Heute geht Cray die Sache mit den Höchstleistungen in etwas kleineren Maßstäben an, rein äußerlich zumindest. Denn in den drei Höheneinheiten des jetzt verfügbaren Cray XD1 stecken nun ganze 58 Milliarden FLOPS (GFLOPs) - dafür sorgen 12 Opteron-Prozessoren von AMD mit 64 Bit und 2,4 Gigahertz.

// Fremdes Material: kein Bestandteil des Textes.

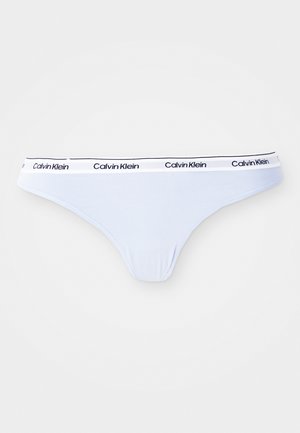 Light blue thong underwear with a white elastic waistband featuring repeated black "Calvin Klein" logos.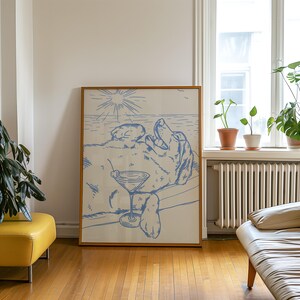 May include: A framed art print featuring a blue line drawing of a dog relaxing with a martini on a beach. The artwork includes a sun, ocean, and a dog lounging on a beach chair. The frame is made of wood.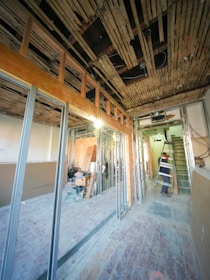 Interior of building under renovation with exposed framing.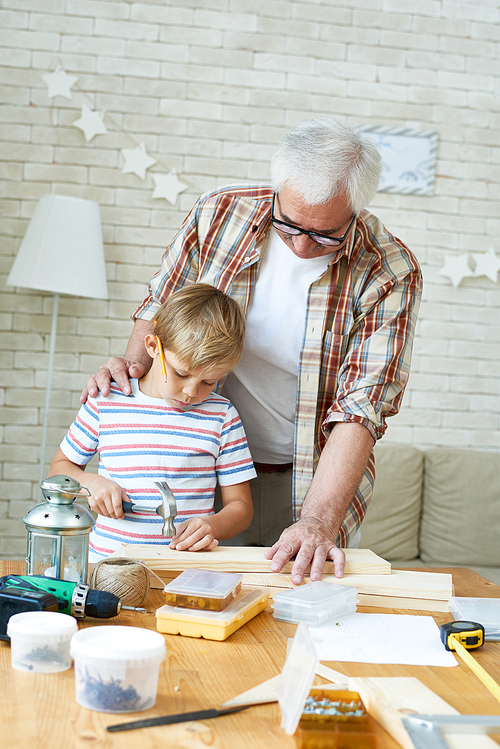 Portrait of senior man helping little boy hammering nails while making wooden model together at home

In einem Einschub sind sie mit einer Geschwindigkeit von 96 Gigabyte in der Sekunde angebunden und unterstützen einen Festplatten-Ausbau bis 1,5 Terabyte. Große Zahlen auch beim Arbeitsspeicher: Maximal 96 Gigabyte RAM mit einer Speicherbandbreite von 77 Gigabyte per Sekunde sprechen eine deutliche Sprache.

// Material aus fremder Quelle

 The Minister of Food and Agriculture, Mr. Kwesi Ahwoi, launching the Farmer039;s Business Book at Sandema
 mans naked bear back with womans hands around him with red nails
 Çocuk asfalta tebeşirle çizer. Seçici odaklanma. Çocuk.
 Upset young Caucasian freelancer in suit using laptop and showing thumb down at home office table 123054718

Cray XD1: Linux-Rechner der Superlative

Bei einer Verzögerungszeit von 1,8 Mikrosekunden bleibt für keinen der eingebauten CPUs wirklich viel Zeit zum Ausruhen. Und das ist auch gut so. Denn Supercomputer wie der Cray XD1 sollen Wissenschaftlern schließlich auch dabei helfen, Katastrophen vorauszuberechnen, damit betroffene Menschen rechtzeitig in Sicherheit gebracht werden können.

Höhenflug für den Pinguin

Ein Server-Schrank bietet Platz für ein Dutzend der recht klein geratenen Supercomputer. Dementsprechend lässt sich die Leistung dank 144 Prozessoren auf 691 GFLOPs erhöhen. Die Latenzzeit steigt dann geringfügig auf zwei Mikrosekunden, dafür steht in allen anderen Belangen die zwölffache Kapazität zur Verfügung.

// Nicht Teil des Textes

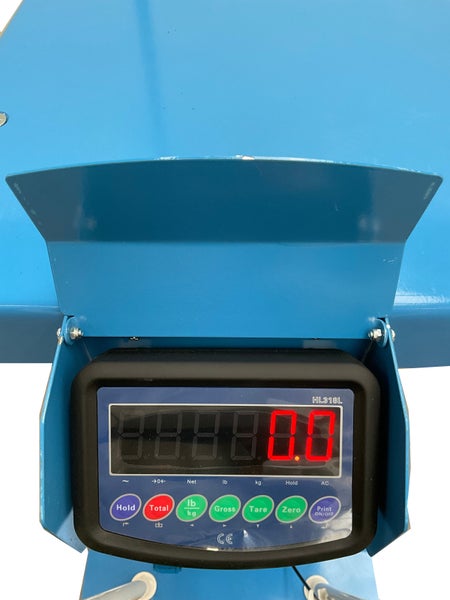 Digitale Anzeige Waage Modell HL318L mit Schutzhaube, Display zeigt Null Komma Null, Bedientasten und Europäische Konformitätskennzeichnung.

Dem Aushängeschild des alternativen Betriebssystems Linux, dem Pinguin, ist es in freier Wildbahn leider nicht vergönnt, sich in die Lüfte zu schwingen. Doch rein rechnerisch betrachtet dürfte ihm mit dem Cray XD1 durchaus so mancher Höhenflug gelingen.

Dessen Preise liegen zwischen 100.000 und zwei Millionen US-Dollar - im Sektor der Supercomputer keine Seltenheit. Das nötige Kleingeld und Interesse bringt unter anderem schon die Helmut-Schmidt-Universität in Hamburg mit.